Work item -
Without the pictures, write the listing below out again, line for line.

Recorded information -
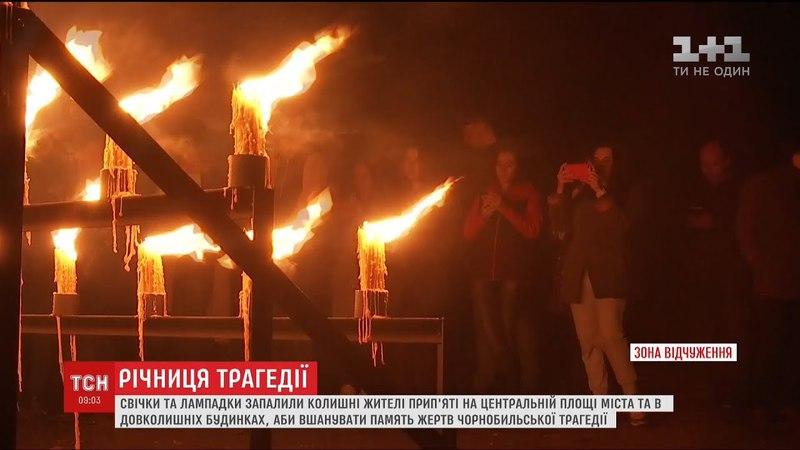 Оживити мертве місто: на центральній площі Прип'яті влаштували акцію пам'яті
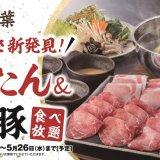 しゃぶ葉から贅沢な美味しさ『牛たん&鹿児島産黒豚食べ放題』が開始!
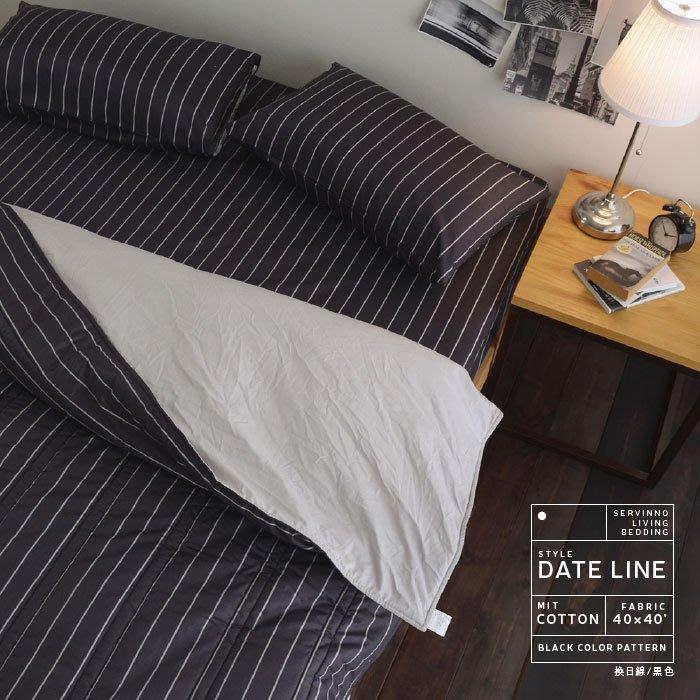 MIT精梳棉【 換日線-黑色】雙人/床包兩用被套組-絲薇諾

Written answer -
 Оживити мертве місто: на центральній площі Прип'яті влаштували акцію пам'яті
 しゃぶ葉から贅沢な美味しさ『牛たん&鹿児島産黒豚食べ放題』が開始!
 MIT精梳棉【 換日線-黑色】雙人/床包兩用被套組-絲薇諾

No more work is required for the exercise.